** GIVEN TASK **
Restate the material from the line containing "How far from the silver" through the end of the material, both ends included and the requests kept as they are. Multiply every distance value in the answers by 0.85, rounding each result to the same number of decimal places it originally had, with halves rounded up.

** RAW RECORDS **
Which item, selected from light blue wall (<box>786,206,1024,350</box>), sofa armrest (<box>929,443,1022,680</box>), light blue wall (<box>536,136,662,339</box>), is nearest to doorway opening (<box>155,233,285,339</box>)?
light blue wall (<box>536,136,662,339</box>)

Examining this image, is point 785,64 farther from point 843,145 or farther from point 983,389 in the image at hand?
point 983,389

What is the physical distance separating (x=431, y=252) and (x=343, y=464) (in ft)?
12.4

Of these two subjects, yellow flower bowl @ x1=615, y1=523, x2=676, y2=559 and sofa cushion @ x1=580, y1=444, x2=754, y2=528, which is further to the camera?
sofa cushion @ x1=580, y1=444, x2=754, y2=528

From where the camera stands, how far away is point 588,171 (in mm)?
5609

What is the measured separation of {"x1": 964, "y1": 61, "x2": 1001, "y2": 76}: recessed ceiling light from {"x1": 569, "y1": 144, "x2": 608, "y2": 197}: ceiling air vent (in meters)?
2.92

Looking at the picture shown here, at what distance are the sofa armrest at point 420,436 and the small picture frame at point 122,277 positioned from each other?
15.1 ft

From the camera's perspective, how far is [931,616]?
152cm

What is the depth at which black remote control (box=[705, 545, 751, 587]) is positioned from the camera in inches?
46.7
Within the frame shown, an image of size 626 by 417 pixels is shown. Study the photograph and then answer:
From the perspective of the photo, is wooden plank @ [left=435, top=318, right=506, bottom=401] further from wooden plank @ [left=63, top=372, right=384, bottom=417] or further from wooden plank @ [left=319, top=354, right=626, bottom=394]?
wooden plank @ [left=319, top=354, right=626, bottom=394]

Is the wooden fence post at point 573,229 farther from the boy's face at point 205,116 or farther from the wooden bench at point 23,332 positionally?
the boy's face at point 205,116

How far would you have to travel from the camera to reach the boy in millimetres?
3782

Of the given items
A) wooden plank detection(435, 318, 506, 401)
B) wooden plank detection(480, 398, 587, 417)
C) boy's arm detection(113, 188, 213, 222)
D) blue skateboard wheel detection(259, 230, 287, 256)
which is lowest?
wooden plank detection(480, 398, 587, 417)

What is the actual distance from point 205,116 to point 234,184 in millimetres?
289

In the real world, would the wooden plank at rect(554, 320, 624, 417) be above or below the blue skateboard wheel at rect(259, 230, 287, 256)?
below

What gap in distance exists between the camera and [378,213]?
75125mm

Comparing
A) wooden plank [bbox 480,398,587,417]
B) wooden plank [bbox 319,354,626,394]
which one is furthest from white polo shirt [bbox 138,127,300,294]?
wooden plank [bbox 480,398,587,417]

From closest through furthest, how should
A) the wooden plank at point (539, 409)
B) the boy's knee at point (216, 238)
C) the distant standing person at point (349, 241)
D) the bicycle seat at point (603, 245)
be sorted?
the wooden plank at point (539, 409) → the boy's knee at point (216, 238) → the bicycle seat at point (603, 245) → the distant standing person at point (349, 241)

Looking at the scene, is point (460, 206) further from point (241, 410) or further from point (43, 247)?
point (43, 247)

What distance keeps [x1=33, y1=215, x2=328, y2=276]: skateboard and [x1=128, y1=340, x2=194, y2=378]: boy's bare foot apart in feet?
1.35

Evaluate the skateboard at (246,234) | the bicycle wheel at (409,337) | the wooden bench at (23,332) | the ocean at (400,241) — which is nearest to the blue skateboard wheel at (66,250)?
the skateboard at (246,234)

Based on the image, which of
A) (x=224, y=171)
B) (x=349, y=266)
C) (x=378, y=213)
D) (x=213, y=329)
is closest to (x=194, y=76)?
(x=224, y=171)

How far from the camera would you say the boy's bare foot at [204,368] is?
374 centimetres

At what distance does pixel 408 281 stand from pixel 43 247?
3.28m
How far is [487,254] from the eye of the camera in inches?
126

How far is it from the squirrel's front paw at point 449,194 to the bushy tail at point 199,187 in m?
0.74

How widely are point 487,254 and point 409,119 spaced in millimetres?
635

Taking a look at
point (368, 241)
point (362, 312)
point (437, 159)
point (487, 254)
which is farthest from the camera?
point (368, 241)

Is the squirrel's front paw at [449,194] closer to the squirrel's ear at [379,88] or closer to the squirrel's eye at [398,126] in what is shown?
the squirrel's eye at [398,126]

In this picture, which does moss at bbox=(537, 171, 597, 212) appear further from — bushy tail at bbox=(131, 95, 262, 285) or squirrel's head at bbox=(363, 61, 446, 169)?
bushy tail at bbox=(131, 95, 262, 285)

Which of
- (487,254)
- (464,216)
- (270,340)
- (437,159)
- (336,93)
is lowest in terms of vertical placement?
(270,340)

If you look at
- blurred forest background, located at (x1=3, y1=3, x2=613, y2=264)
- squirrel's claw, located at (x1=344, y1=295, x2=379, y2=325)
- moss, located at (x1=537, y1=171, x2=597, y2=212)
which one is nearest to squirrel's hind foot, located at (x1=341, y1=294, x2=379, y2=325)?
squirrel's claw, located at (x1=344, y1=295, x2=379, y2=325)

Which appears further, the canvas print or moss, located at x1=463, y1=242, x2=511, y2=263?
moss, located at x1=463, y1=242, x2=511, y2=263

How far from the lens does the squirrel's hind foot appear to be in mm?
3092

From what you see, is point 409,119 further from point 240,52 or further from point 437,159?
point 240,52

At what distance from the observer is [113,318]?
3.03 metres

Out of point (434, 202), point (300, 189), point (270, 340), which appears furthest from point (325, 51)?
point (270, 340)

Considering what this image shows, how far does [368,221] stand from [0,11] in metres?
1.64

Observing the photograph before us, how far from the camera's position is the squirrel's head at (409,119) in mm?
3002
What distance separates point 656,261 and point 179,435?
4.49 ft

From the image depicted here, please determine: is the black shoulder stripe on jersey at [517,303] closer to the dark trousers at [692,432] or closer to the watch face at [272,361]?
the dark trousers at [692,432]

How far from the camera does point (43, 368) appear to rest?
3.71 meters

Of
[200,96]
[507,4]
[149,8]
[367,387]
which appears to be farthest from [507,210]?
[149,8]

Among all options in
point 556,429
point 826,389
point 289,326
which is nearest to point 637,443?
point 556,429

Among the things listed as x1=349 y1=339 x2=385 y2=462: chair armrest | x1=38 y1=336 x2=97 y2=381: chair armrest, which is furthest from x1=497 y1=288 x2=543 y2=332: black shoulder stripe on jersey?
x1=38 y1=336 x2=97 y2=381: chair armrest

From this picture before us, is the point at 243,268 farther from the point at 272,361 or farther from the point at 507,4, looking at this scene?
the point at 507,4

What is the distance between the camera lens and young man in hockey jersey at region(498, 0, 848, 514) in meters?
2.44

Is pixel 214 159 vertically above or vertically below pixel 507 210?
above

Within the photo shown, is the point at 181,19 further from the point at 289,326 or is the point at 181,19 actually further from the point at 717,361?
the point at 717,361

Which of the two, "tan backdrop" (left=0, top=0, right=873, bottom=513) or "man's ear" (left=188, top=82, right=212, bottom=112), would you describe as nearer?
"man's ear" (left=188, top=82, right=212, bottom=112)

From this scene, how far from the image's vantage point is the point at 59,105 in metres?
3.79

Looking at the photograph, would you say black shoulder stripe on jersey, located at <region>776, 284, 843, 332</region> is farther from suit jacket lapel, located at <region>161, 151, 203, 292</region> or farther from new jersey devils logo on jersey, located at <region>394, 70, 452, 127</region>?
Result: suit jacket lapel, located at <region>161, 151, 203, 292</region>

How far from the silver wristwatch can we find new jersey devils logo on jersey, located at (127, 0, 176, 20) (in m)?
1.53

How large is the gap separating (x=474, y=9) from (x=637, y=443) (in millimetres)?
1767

** SOLUTION **
How far from the silver wristwatch can we find new jersey devils logo on jersey, located at (127, 0, 176, 20) (in m)?
1.30

How large is the gap separating (x=474, y=9) from (x=637, y=443) (in millimetres)?
1502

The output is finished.